▶ KUTIPAN HALAMAN
----
بسم الله الرحمن الرحيم

Segala puji bagi Allah Rabbul 'alamin, shalawat dan salam semoga dilimpahkan kepada Rasulullah, keluarganya, para sahabatnya, dan orang-orang yang mengikutinya hingga hari kiamat, amma ba'du:

Berikut pembahasan fiqih shalat Jumat, semoga Allah menjadikan penulisan risalah ini ikhlas karena-Nya dan bermanfaat, Allahumma amin.

Keutamaan Hari Jum'at

Rasulullah shallallahu 'alaihi wa sallam bersabda,

إِنَّ مِنْ أَفْضَلِ أَيَّامِكُمْ يَوْمُ الْجُمُعَةِ : فِيْهِ خُلِقَ آدَمُ وَفِيْهِ قُبِضَ وَفِيْهِ النَّفْخَةُ وَفِيْهِ الصَّعْقَةُ فَأَكْثِرُوْا عَلَيَّ مِنَ الصَّلاَةِ فِيْهِ فَإِنَّصَلاَتَكُمْ مَعْرُوْضَةٌ عَلَيَّ ) قَالُوْا : يَا رَسُوْلَ اللهِ وَكَيْفَ تُعْرَضُ عَلَيْكَ صَلاَتُنَا وَقَدْ أَرَمْتَ ؟  فَقَالَ : ( إِنَّ اللهَ عَزَّوَجَلَّ حَرَّمَ عَلىَالْاَرْضِ أَنْ تَأْكُلَ أَجْسَادَ الْاَنْبِيَاءِ

“Sesungguhnya di antara hari yang paling utama adalah hari Jumat. Pada hari itu Adam diciptakan, Adam diwafatkan, sangkakala ditiup, dan pada hari itu terjadi kematian (setelah ditiup sangkakala). Oleh karena itu, perbanyaklah bershalawat kepadaku, karena shalawatmu akan ditampakkan kepadaku.” Para sahabat bertanya, “Wahai Rasulullah, bagaimana shalawat kami ditampakkan kepadamu sedangkan jasadmu telah hancur?” Beliau menjawab, “Sesungguhnya Allah mengharamkan bumi memakan jasad para nabi.” (HR. Abu Dawud, Ibnu Majah dan Nasa’I, dishahihkan oleh Al Albani)
----
▶ DATA YANG DIBERIKAN
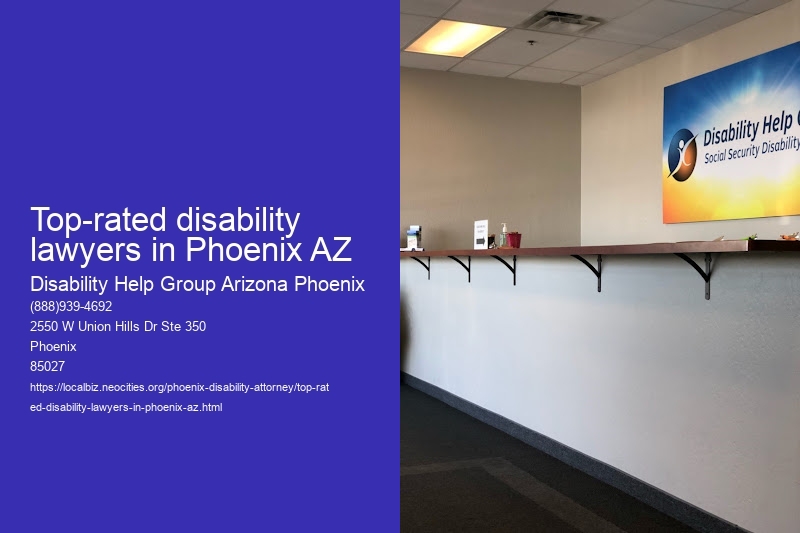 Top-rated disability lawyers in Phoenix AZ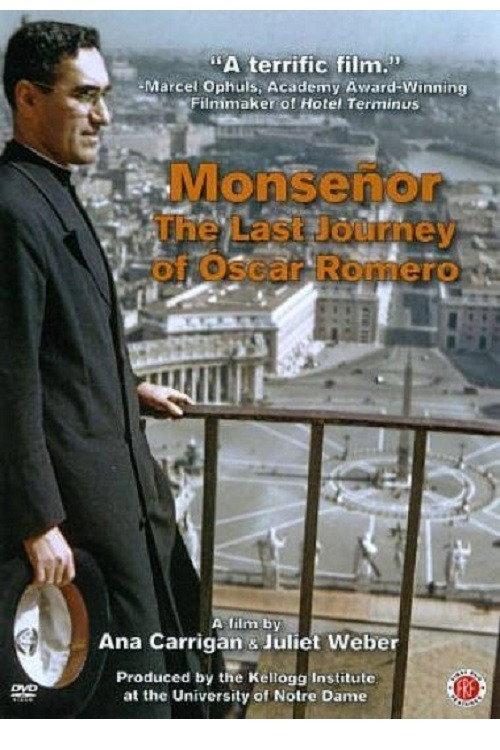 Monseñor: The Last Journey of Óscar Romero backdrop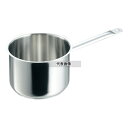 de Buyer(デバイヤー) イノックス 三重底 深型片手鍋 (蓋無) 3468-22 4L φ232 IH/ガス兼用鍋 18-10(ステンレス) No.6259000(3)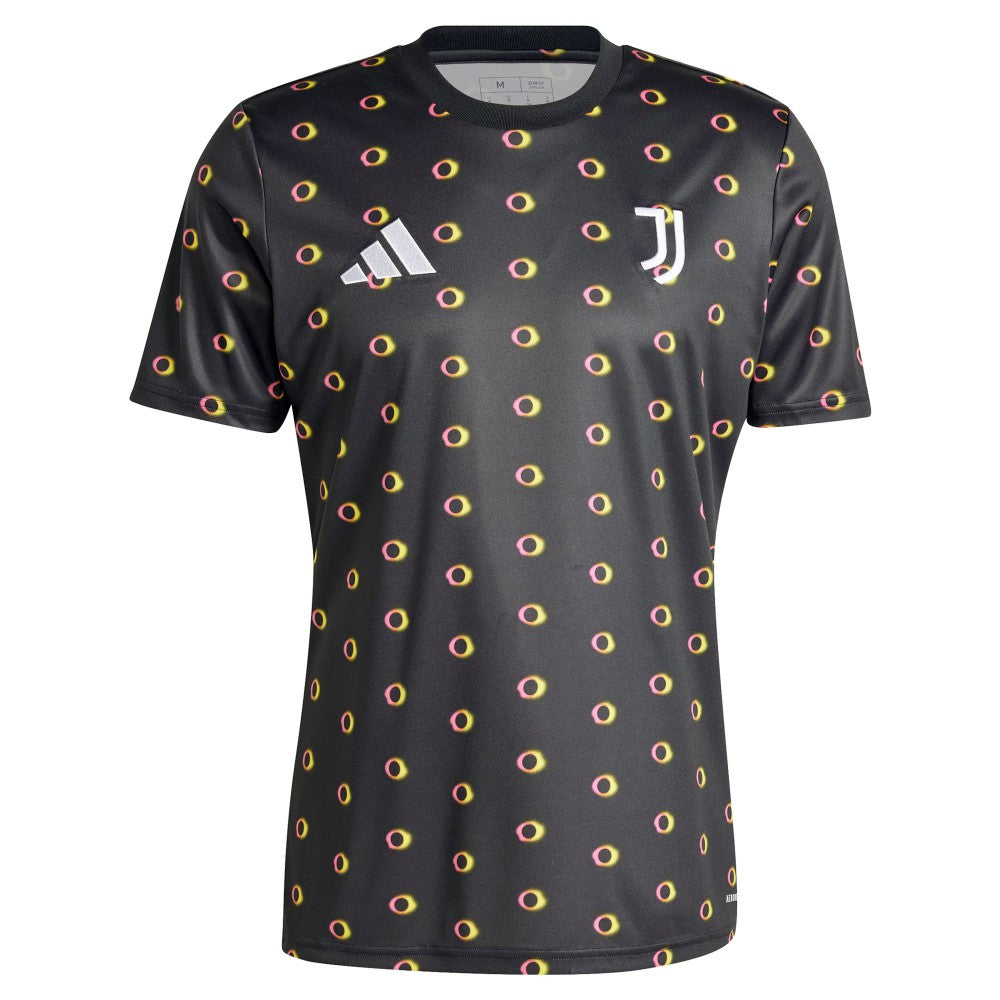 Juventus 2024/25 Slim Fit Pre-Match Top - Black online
----
Jawablah pertanyaan berikut berdasarkan kutipan halaman.
(a) Apa yang dibahas dalam risalah ini?
(b) Apa yang diperintahkan Rasulullah untuk diperbanyak pada hari Jumat?
(c) Siapa yang menshahihkan hadis tersebut?
Daftar di atas adalah bahan tersendiri yang terpisah dari kutipan halaman.

(a) Risalah ini membahas fiqih shalat Jumat.
(b) Rasulullah memerintahkan agar umatnya memperbanyak shalawat kepada beliau.
(c) Hadis tersebut dishahihkan oleh Al Albani.